BARCELONA, SPAIN (AP) — Human rights lawyers have called on Frontex, the European Border and Coast Guard Agency (CGA), to immediately stop its activities in the Aegean Sea and formally accused the agency of violating the rights of migrants to seek asylum, as well as other breaches of European Union (EU) and international law.
The preliminary action filed by Front-Lex, a legal hub challenging EU migration policies, and Legal Center Lesvos, a non-profit organisation providing legal assistance to migrants in Greece, was sent on Monday to Frontex Executive Director Fabrice Leggeri.
He has two months to respond before the groups take the case to the European Court of Justice.

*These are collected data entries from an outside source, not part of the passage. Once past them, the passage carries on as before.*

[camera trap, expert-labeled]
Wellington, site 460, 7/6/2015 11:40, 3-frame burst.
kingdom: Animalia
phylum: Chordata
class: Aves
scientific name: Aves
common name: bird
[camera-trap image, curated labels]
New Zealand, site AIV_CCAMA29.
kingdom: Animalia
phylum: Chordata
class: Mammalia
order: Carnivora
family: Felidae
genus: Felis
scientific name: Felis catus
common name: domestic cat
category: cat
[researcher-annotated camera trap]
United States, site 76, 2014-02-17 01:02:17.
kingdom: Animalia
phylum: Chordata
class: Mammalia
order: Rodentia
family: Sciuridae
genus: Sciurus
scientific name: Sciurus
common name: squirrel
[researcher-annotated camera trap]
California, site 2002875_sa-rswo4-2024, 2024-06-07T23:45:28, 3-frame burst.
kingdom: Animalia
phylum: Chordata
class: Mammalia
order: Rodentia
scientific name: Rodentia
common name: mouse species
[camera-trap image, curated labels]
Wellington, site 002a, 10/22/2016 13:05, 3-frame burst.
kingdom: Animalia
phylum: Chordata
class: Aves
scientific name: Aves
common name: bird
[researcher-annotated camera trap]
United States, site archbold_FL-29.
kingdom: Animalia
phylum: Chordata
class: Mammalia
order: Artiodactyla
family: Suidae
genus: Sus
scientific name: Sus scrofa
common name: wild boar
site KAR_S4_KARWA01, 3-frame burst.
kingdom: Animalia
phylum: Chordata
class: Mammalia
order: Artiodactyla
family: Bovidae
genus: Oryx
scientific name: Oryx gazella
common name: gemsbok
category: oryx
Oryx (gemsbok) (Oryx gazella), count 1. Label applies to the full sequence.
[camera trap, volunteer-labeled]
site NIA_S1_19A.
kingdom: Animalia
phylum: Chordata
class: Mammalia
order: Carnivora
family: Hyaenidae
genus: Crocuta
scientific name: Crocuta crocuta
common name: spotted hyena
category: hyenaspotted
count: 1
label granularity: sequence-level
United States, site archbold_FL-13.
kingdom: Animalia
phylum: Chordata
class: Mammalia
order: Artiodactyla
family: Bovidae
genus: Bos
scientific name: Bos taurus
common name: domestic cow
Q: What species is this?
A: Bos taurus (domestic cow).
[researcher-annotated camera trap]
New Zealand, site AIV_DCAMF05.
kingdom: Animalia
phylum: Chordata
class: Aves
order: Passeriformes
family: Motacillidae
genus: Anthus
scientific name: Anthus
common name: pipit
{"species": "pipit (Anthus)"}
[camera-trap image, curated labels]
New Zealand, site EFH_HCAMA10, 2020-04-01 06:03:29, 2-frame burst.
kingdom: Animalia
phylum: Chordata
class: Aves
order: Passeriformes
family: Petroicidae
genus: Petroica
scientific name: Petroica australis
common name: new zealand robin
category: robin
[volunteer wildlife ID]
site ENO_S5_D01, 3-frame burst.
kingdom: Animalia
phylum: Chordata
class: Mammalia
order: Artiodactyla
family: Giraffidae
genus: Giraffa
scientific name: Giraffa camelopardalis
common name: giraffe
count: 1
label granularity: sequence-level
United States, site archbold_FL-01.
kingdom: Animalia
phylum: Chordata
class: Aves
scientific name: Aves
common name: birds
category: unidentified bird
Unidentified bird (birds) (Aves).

Frontex denies any wrongdoing, although Leggeri has faced growing pressure to step down from his position.
Greece has also repeatedly denied it carries out illegal pushbacks of asylum-seekers.
In a 34-page document, the lawyers accuse Frontex of not only failing to report collective expulsions carried out by Greece at sea but also directly participating in Greece’s illegal pushback of asylum-seekers trying to cross from Turkey by boat, violating “fundamental rights and international protection obligations”, and putting the migrants’ lives at risk.
Pushbacks or collective expulsions are when groups of migrants are forcibly returned across a border without having the chance to seek asylum. They are considered contrary to the international refugee law principle of non-refoulement, which said people shouldn’t be expelled or returned to a country where their life and safety might be in danger due to their race, religion, nationality or being members of a social or political group. Pushbacks are also prohibited under EU human rights law.
The legal groups, in a statement citing Frontex’s own regulations, said the executive director must grant their request and is obliged to withdraw “financing for any activity by the agency, or suspend or terminate any activity by the agency, in whole or in part, if he or she considers that there are violations of fundamental rights” that are “of a serious nature or are likely to persist”.